Extract to read:
• • • • • • •
Create a free Feed & Grain account to continue reading

How to Develop the Next Generation for the Feed & Grain Market

Hands-on learning can help prepare young adults and blunt the effects of today's labor market

Steven Kilger 2 Headshot
Subscribe to Magazine
Photo: Todd & Sargent Inc.
Photo: Todd & Sargent Inc.

“The Labor Shortage May Be Permanent” is an article recently published by Forbes. In it, Patrick W. Watson, senior editor at Mauldin Economics, discusses the current labor shortage and found that it may have less to do with short-term employment deterrents and more to do with the shifting demographics in the United States.

The pool of available workers per job has been falling for years, and with the Baby Boomer generation’s retirement, it's expected to continue to shrink.

A tight labor market seems like it will be prevalent for years to come, barring an unexpected change. While it has always been the case that every employee coming into the industry is a valuable asset, the next generation of employees will be even more so.

They will be asked to do more with less and use the newest technology to do so. That is what makes the investments universities and the industry have been making in hands-on learning for the next generation of professionals so important.
• • • • • • •
Entries shown:

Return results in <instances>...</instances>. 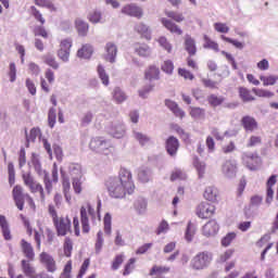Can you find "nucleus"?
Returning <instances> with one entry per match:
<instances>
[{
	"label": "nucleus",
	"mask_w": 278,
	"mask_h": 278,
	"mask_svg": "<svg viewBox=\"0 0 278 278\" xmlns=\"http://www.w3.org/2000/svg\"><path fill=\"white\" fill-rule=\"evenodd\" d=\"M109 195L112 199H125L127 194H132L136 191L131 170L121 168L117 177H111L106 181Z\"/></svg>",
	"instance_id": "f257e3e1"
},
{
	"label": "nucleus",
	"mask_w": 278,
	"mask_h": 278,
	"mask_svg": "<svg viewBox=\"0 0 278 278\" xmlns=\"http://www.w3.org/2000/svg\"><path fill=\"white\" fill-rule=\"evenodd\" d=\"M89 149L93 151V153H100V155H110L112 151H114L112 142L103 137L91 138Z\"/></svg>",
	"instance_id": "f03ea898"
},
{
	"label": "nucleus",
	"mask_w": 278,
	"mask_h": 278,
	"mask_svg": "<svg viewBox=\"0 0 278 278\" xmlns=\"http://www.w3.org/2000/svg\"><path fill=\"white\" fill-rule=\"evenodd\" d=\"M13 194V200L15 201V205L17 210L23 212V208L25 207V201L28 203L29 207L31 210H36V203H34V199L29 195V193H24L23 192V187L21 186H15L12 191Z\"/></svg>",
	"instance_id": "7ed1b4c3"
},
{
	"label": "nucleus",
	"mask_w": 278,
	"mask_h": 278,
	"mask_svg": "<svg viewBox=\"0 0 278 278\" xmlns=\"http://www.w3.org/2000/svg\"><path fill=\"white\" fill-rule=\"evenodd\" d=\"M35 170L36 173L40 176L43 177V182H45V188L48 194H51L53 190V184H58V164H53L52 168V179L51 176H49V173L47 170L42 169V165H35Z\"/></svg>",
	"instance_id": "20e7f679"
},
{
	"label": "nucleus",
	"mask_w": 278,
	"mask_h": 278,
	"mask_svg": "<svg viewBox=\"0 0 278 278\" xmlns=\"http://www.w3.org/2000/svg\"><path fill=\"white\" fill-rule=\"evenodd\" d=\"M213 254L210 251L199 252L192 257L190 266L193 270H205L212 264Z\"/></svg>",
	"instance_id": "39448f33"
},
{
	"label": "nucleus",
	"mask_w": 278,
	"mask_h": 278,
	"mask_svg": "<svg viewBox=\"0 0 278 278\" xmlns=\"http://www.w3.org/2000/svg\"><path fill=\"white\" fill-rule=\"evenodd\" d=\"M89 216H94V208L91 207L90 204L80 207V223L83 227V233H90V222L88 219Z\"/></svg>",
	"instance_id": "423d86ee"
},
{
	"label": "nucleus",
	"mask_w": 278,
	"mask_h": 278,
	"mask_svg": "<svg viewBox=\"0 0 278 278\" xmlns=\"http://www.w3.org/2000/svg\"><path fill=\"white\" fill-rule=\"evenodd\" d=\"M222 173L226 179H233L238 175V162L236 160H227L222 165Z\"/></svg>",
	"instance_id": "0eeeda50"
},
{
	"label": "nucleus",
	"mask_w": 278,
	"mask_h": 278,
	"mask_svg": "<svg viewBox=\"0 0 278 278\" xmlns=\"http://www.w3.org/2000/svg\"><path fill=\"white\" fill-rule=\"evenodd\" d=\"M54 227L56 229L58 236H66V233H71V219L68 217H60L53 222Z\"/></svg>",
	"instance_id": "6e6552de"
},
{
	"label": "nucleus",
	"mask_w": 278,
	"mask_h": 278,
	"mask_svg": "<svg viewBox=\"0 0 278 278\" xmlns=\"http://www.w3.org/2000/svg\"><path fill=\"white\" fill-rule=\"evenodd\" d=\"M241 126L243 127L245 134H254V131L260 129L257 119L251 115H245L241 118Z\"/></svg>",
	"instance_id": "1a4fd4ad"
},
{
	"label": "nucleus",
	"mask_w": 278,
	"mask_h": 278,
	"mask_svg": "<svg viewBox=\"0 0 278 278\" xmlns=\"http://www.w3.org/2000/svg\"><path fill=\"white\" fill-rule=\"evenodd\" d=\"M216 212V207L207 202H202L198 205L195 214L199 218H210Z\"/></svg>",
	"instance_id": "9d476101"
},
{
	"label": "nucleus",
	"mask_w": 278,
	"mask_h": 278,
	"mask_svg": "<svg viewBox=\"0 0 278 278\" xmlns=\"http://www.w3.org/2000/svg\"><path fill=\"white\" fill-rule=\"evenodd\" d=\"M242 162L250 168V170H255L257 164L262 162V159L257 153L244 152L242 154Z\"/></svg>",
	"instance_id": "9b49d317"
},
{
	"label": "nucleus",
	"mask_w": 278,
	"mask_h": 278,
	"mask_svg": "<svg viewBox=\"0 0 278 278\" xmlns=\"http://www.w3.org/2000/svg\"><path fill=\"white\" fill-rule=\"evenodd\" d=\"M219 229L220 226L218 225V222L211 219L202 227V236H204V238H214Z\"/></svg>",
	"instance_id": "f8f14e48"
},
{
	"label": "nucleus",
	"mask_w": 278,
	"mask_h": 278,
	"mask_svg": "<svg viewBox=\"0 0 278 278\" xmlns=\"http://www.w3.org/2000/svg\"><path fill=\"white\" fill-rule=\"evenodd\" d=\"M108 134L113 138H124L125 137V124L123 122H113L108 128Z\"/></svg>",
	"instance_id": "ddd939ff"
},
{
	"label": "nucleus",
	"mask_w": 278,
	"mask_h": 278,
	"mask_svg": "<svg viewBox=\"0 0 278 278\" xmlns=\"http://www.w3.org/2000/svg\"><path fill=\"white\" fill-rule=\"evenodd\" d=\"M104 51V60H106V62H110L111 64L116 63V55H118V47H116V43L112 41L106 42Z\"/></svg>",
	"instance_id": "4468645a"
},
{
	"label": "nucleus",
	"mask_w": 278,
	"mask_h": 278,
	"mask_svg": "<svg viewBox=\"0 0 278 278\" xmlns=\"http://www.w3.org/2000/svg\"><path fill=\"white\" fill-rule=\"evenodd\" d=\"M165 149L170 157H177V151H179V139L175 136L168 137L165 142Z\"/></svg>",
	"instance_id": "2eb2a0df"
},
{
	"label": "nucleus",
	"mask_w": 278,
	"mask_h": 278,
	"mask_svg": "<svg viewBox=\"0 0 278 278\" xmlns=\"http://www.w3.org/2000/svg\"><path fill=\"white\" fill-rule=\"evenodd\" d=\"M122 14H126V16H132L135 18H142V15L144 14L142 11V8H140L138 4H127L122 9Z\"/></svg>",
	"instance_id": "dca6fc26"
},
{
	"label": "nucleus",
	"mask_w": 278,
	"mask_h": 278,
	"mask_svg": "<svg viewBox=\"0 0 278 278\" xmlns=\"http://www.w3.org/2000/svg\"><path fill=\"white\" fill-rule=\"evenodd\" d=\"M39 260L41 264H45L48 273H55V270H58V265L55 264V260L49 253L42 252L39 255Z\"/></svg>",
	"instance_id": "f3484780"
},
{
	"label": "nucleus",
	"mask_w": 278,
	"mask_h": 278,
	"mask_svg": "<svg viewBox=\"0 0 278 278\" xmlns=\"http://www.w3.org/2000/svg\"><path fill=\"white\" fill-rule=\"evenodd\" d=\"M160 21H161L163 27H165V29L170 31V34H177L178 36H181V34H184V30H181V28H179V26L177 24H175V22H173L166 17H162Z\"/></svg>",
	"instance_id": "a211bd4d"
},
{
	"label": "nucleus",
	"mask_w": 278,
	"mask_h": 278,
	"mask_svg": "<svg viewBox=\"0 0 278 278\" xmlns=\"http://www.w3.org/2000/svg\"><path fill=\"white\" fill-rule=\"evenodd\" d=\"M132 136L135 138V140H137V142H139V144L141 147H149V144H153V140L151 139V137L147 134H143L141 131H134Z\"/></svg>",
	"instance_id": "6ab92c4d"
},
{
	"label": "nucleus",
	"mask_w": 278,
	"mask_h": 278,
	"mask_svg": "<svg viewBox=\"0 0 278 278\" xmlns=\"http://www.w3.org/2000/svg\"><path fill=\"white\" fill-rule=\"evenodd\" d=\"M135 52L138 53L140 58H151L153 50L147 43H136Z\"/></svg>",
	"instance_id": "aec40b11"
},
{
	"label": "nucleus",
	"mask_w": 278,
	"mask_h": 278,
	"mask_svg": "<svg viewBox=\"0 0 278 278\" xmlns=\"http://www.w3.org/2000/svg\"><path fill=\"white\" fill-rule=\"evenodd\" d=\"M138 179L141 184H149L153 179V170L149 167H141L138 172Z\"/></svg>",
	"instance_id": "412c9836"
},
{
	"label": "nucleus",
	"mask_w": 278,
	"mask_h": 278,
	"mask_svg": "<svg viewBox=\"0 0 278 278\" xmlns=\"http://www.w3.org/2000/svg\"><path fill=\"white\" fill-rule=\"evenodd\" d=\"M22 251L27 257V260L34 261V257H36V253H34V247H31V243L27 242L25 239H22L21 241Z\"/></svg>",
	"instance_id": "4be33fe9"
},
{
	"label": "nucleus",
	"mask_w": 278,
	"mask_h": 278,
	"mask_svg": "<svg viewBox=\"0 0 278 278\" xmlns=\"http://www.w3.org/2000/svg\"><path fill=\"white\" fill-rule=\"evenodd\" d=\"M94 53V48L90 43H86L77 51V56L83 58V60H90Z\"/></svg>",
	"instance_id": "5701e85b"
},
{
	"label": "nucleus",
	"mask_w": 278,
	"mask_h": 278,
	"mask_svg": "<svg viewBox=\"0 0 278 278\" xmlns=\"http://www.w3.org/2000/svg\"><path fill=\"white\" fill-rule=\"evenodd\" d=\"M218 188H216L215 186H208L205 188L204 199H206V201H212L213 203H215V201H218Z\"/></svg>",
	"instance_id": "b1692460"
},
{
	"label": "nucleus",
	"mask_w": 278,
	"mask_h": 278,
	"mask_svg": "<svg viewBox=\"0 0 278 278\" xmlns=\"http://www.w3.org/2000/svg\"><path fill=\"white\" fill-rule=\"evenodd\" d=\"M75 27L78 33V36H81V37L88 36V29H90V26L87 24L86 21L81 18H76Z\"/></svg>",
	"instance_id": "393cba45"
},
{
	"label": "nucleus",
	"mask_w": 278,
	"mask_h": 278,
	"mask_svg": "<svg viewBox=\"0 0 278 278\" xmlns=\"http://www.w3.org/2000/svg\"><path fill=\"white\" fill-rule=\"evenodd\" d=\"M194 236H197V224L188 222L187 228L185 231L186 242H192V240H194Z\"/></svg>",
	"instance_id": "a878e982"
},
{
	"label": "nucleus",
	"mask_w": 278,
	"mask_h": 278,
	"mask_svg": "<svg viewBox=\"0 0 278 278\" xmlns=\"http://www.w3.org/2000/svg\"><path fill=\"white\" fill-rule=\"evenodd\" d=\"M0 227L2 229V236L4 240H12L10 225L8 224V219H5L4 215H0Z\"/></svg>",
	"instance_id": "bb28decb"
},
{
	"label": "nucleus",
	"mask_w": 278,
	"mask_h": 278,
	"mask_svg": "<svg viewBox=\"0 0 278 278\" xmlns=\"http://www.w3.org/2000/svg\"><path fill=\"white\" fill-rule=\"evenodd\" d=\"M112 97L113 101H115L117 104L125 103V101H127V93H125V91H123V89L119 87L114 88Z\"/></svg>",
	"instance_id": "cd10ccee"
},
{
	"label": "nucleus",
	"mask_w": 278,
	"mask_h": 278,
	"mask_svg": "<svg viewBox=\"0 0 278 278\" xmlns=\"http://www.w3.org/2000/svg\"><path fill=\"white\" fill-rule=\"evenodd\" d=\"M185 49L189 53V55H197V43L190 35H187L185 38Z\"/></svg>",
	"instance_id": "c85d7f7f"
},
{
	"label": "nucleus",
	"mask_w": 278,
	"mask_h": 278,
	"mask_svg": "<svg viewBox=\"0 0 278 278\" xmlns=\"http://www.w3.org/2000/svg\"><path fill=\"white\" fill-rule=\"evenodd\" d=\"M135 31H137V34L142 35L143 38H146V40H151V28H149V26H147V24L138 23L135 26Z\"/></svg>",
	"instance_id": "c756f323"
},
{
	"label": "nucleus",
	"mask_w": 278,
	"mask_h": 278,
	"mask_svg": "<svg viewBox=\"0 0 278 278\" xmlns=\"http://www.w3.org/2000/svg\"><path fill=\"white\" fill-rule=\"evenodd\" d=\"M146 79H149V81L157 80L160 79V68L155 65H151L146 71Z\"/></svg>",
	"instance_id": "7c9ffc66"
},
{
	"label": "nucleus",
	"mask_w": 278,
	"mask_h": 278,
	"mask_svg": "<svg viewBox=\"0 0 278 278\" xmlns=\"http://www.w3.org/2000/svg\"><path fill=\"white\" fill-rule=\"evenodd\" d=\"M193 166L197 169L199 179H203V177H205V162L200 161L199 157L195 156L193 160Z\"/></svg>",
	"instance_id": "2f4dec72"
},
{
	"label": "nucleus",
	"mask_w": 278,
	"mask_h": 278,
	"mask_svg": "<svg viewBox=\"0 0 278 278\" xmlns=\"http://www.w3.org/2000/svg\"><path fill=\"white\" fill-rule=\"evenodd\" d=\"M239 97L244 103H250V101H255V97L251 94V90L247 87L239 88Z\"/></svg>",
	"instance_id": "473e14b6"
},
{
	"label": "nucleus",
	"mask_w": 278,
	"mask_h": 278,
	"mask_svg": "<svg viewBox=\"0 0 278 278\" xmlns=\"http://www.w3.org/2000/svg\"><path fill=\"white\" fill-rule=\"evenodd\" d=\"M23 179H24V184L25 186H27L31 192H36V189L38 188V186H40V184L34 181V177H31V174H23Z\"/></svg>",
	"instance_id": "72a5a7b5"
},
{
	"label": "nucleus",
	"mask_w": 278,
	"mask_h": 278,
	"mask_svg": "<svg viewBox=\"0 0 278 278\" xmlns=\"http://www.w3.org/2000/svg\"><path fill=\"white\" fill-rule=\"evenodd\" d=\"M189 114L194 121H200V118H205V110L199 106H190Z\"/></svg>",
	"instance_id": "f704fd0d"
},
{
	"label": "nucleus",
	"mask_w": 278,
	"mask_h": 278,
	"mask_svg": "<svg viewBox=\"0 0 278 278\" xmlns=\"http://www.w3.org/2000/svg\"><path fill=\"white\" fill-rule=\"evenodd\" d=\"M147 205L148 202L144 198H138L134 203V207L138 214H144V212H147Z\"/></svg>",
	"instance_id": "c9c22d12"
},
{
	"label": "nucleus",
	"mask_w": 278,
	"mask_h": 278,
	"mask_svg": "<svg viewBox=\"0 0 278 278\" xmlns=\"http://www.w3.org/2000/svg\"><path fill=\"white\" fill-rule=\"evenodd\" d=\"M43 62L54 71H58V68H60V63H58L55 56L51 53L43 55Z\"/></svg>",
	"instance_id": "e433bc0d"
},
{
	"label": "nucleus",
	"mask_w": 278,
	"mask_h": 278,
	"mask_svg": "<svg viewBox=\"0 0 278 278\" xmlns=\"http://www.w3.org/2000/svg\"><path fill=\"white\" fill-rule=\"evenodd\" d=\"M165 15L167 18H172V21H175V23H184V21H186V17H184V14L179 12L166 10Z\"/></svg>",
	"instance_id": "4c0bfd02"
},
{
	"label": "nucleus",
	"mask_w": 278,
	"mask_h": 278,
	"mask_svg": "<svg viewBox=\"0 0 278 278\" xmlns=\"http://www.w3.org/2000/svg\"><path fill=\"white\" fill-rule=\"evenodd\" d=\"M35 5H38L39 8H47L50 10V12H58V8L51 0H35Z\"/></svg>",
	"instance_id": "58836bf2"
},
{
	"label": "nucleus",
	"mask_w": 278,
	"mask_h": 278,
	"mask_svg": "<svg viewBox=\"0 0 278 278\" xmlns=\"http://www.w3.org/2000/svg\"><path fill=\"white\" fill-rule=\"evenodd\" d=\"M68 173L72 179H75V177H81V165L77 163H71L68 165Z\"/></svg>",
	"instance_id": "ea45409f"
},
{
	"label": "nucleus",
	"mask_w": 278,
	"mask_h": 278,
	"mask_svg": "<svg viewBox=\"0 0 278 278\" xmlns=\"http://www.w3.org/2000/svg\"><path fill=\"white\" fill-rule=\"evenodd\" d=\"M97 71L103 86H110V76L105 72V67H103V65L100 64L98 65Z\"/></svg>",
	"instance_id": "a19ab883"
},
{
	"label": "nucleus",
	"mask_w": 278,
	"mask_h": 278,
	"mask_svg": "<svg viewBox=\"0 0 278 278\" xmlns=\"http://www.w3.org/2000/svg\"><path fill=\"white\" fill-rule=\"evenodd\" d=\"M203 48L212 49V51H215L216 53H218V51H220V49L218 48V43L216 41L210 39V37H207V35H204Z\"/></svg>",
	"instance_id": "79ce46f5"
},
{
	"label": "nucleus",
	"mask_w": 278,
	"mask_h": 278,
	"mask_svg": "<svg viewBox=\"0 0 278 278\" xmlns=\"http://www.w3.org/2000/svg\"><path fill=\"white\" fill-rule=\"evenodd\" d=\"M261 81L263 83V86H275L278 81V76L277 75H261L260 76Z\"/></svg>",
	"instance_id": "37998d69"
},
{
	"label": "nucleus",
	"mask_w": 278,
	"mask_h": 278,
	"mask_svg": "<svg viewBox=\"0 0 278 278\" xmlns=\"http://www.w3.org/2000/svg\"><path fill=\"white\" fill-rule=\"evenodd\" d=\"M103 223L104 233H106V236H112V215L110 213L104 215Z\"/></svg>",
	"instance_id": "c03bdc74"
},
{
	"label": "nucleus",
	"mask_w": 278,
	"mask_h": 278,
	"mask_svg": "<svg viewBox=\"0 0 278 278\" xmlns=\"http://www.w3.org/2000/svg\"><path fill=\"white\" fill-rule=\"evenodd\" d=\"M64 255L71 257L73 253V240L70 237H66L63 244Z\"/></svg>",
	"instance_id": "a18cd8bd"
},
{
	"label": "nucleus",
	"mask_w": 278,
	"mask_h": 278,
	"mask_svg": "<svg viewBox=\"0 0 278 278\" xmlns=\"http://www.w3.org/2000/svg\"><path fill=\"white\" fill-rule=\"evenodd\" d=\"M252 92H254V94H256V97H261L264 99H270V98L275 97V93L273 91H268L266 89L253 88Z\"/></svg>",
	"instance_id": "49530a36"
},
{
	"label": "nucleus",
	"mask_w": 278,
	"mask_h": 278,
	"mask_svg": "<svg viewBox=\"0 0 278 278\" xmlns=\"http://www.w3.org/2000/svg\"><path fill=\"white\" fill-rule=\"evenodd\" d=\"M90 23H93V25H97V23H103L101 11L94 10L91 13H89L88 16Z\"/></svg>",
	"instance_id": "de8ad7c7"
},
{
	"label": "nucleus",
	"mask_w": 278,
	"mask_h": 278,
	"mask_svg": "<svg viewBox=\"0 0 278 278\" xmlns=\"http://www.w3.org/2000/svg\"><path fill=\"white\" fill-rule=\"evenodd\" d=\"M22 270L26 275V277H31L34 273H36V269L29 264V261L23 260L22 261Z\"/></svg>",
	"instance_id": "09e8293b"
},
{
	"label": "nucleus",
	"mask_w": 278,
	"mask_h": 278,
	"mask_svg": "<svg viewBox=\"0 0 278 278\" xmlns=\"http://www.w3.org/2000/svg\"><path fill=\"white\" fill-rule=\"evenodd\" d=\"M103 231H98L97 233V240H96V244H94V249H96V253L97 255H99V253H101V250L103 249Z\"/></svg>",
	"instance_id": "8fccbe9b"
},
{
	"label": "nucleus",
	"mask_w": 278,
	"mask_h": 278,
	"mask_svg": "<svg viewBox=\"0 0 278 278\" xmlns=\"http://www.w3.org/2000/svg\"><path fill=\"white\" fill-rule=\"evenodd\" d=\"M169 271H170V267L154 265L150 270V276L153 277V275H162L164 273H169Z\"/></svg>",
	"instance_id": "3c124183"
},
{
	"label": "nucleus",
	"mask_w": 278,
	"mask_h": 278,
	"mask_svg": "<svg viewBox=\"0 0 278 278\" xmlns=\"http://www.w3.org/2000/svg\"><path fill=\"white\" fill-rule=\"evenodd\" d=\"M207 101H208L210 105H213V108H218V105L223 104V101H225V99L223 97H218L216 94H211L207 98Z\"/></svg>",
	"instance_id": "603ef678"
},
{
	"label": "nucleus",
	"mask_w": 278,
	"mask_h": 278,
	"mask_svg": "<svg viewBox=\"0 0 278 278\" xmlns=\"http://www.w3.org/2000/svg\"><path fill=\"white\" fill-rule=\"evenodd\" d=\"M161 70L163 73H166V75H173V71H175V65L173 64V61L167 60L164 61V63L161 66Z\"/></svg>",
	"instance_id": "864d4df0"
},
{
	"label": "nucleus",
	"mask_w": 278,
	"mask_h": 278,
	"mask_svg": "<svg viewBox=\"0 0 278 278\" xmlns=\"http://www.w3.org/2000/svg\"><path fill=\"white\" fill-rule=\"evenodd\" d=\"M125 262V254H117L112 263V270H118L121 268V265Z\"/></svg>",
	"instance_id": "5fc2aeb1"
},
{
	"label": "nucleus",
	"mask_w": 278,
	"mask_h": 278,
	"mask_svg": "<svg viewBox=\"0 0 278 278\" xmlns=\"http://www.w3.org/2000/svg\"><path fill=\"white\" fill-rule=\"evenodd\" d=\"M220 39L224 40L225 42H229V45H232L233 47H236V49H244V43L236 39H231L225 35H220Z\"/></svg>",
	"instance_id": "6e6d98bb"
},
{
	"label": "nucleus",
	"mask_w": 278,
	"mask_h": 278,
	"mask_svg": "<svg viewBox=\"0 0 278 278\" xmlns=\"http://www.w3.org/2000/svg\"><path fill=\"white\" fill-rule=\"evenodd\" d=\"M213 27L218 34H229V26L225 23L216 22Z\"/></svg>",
• • • • • • •
Task list:
- 1) Condense the paragraph of the feed and grain article that begins "A tight labor market seems" into a single shorter sentence that keeps its main facts.
- 2) Update the stretch from "The pool of" through "continue to shrink." in the feed and grain article, replacing "falling" with "declining".
- 3) In the feed and grain article, what position does Patrick W. Watson hold?
The rows are separate material from the text above them.

Outputs by task:
- 1) Barring an unexpected change, the labor market will likely stay tight for years, so the next generation of employees will be even more valuable than new industry hires have always been.

- 2)
The pool of available workers per job has been declining for years, and with the Baby Boomer generation’s retirement, it's expected to continue to shrink.

- 3) He is senior editor at Mauldin Economics.